:: PASSAGE FOR REVIEW ::
Queen Elizabeth II battled bone marrow cancer, claims upcoming biography
British broadcaster Gyles Brandreth's upcoming book Elizabeth: An Intimate Portrait makes some shocking claims about the late Queen Elizabeth II. As per the yet-to-be-released biography, she secretly battled cancer and had a surprising reaction to the famous Prince Harry-Meghan Markle interview with Oprah Winfrey, reported The Daily Mail. The book is likely to be released on November 29, 2022.
Why does this story matter?
- Queen Elizabeth was one of the most prominent figures of the 20th and 21st centuries. She has been a constant in the biggest historical moments, ranging from World War II to the COVID-19 pandemic.
- She was the longest-reigning monarch of Britain and was on the throne for more than 70 years. She passed away on September 8, 2022, aged 96.

(Stored items)

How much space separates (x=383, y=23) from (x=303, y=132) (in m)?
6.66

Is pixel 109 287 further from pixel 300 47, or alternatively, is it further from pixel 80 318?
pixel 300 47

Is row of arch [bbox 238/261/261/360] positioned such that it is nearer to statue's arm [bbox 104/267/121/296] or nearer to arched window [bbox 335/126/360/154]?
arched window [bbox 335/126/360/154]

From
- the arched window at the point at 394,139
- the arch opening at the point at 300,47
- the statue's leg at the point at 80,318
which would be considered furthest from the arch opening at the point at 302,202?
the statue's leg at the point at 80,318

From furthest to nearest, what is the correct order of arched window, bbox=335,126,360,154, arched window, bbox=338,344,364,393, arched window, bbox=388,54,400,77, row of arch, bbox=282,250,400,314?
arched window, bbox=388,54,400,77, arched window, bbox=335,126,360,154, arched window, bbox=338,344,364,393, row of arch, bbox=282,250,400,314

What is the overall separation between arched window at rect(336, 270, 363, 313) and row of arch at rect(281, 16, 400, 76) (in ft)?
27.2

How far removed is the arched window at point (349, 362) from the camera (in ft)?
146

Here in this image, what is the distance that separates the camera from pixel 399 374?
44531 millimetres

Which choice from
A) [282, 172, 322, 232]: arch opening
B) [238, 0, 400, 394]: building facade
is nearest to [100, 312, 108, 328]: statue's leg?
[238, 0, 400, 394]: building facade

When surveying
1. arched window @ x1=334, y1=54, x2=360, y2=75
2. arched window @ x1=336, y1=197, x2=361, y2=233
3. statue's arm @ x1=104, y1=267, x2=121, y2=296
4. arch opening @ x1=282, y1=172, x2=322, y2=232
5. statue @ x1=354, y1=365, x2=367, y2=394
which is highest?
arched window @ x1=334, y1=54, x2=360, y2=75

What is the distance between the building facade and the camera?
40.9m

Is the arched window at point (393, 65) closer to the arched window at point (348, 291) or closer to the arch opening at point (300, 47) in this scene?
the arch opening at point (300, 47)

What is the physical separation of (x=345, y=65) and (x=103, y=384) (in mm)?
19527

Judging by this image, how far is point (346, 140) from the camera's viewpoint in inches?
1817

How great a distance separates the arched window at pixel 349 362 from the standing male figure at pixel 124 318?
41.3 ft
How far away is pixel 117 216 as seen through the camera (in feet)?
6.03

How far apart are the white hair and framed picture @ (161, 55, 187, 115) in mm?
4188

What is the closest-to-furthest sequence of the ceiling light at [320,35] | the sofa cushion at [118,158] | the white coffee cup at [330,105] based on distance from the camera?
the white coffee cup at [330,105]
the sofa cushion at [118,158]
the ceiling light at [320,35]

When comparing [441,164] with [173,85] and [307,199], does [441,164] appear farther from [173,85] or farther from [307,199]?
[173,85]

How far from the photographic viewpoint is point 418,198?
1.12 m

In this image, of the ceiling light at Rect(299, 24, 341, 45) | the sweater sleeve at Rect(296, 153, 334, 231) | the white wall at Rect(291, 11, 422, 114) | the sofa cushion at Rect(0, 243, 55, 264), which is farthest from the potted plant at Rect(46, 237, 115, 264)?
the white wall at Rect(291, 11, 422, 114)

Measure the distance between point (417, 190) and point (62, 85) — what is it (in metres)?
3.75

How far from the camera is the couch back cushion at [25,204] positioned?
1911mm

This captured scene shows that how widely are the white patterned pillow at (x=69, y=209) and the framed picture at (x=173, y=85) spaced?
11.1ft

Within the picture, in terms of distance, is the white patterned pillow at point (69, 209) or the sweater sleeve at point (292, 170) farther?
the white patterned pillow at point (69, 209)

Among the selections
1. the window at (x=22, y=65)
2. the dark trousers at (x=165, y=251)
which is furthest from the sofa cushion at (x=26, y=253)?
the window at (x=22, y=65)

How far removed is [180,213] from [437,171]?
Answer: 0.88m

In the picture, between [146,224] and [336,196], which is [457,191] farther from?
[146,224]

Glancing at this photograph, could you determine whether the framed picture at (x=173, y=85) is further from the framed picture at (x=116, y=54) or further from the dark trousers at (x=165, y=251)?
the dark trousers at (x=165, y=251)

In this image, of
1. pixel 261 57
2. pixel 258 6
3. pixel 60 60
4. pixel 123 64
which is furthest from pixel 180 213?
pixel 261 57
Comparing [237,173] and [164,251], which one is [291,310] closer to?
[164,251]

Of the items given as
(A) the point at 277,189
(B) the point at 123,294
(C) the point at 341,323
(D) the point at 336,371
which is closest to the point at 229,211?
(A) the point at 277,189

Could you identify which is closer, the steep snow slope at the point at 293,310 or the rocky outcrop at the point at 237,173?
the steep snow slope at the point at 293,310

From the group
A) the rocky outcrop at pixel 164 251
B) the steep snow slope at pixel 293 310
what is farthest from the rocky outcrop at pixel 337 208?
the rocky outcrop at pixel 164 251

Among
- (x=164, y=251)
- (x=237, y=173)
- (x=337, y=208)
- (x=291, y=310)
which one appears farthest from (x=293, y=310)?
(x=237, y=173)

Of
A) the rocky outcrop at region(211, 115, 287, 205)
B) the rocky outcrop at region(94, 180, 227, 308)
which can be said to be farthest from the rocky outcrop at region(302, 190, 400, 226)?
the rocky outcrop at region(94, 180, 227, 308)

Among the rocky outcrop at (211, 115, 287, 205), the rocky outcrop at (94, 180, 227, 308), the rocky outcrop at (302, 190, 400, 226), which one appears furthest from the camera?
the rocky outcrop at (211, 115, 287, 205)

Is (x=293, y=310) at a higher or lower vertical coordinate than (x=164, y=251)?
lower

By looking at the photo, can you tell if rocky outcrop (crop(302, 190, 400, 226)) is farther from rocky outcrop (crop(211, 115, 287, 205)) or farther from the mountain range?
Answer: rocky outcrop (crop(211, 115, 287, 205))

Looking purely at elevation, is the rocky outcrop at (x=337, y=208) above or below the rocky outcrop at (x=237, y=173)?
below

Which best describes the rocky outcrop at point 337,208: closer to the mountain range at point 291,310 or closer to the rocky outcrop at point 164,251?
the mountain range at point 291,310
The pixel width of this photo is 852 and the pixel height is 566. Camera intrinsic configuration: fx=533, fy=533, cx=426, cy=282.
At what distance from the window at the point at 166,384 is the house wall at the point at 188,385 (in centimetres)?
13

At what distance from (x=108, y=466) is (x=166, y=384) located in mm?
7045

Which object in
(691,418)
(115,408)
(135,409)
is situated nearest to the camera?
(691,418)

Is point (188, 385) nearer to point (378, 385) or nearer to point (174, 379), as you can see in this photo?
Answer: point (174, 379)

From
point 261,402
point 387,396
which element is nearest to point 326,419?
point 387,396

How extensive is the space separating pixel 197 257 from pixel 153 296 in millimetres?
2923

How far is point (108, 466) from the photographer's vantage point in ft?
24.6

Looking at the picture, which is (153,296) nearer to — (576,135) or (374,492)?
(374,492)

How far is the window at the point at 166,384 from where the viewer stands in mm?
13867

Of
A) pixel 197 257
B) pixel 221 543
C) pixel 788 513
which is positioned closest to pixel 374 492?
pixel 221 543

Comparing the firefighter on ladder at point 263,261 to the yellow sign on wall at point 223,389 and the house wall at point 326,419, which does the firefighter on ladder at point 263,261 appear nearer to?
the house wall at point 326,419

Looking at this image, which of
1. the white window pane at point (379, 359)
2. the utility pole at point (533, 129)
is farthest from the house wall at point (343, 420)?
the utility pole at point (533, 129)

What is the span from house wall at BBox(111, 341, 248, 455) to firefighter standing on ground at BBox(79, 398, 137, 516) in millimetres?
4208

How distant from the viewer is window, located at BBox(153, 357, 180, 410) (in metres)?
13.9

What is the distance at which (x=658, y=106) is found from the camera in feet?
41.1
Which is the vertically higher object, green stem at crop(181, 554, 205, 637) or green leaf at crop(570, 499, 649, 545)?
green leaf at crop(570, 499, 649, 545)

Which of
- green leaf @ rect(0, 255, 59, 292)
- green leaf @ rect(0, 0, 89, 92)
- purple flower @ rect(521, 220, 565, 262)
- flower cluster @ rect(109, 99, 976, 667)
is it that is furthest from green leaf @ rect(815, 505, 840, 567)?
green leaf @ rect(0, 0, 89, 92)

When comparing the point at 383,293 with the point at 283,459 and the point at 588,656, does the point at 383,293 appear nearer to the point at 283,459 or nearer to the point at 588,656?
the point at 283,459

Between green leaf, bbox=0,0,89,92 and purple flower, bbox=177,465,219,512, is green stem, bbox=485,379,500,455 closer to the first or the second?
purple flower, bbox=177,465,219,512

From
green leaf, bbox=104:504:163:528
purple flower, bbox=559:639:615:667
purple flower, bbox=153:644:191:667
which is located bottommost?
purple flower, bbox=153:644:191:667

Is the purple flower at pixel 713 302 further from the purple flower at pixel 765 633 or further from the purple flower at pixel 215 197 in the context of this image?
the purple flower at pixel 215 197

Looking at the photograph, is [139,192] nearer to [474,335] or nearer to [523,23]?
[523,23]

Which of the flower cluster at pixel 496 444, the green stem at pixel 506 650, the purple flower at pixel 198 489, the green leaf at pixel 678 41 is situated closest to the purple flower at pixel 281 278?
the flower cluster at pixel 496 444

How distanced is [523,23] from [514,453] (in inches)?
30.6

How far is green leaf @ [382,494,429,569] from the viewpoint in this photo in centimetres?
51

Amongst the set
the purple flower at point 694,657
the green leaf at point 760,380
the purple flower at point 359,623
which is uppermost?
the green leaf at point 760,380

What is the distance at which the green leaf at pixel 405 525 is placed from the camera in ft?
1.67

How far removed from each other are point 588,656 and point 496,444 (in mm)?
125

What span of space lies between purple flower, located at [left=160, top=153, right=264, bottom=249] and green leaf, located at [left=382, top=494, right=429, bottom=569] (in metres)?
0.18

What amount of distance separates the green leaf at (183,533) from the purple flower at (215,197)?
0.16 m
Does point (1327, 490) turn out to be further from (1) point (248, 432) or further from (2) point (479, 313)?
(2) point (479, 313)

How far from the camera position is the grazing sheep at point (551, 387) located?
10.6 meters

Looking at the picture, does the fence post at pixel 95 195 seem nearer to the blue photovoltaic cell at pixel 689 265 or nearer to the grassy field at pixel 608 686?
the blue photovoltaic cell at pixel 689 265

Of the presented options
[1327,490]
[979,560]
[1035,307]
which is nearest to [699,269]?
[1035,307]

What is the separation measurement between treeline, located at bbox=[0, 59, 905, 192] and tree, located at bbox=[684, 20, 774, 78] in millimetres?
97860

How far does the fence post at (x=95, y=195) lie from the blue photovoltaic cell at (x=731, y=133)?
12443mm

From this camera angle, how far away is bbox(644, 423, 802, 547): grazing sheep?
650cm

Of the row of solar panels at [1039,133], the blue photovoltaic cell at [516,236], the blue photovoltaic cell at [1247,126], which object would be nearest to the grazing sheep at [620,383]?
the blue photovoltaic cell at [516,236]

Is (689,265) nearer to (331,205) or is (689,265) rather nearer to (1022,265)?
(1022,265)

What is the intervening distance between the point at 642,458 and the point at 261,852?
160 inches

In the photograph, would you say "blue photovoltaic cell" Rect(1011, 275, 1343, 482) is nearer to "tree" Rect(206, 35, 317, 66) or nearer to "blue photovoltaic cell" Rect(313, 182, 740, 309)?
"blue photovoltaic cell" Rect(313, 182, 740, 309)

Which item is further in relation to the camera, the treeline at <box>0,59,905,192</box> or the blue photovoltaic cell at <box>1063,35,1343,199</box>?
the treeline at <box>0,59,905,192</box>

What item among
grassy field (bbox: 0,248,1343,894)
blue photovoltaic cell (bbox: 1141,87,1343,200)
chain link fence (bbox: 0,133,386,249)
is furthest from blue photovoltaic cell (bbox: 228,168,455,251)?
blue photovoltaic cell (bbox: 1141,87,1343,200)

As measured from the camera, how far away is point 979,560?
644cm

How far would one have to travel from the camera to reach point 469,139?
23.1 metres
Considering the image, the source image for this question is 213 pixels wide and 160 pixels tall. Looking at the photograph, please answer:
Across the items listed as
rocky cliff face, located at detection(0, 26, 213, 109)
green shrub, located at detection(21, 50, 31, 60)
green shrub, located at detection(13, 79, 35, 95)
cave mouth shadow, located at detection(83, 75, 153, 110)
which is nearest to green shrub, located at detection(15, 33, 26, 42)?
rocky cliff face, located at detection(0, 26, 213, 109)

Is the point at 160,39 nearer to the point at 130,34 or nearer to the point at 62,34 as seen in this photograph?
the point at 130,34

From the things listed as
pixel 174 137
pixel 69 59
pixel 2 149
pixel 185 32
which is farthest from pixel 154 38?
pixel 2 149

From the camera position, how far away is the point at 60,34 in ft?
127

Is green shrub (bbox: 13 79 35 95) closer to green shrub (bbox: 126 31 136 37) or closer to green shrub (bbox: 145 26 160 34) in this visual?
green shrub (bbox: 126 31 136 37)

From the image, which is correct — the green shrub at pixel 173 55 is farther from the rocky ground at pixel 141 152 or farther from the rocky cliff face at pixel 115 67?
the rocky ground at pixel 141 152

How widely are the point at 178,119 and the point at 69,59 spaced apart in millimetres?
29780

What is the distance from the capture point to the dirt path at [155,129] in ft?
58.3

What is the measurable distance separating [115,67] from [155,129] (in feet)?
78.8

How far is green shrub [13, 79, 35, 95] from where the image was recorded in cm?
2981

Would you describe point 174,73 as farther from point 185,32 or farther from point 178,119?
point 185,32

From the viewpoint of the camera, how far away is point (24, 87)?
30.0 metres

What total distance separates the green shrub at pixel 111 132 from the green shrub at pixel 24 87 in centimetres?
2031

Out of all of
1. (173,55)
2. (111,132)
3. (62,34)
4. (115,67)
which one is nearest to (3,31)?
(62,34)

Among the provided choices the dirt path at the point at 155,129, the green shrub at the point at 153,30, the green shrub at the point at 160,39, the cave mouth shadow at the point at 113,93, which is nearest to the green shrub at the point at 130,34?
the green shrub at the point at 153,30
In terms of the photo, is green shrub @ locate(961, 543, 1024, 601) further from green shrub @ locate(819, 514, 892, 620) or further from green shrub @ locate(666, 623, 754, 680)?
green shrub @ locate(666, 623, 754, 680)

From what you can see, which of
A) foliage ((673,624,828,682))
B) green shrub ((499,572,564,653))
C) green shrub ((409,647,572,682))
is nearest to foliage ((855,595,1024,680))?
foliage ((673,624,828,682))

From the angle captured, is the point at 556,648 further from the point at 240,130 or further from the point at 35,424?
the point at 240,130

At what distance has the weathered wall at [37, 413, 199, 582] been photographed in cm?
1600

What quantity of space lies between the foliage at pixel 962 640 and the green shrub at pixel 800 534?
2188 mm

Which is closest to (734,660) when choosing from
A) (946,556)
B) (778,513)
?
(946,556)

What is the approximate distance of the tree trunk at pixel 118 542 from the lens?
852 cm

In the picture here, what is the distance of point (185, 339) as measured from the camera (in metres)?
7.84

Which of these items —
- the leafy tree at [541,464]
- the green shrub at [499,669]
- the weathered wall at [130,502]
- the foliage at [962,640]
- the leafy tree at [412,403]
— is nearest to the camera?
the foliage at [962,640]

:: REQUIREMENT ::
Can you continue the article about the biography's claims on Queen Elizabeth II, starting right after its final sentence?

:: OUTPUT BELOW ::
Queen's battle with myeloma
Brandreth reportedly claimed in the new book that Queen Elizabeth suffered from a form of myeloma, or bone marrow cancer. He attributed her weight loss, tiredness, and mobility issues in the year before her demise to cancer. He also mentioned multiple myeloma is a disease that usually affects elderly individuals. Notably, Brandreth is a former MP and a biographer of the Royal Family, too.
Queen's reaction to Harry-Markle interview with Winfrey
In 2021, the Duke and Duchess of Sussex, Prince Harry and Meghan Markle, told Oprah Winfrey in an explosive interview that one of the Royal Family members was racist about their baby news. They also spoke about Markle's mental health condition. Brandeth claimed the Queen was more concerned about Harry's well-being, and she called the Winfrey interview and the couple's Netflix deal "television nonsense."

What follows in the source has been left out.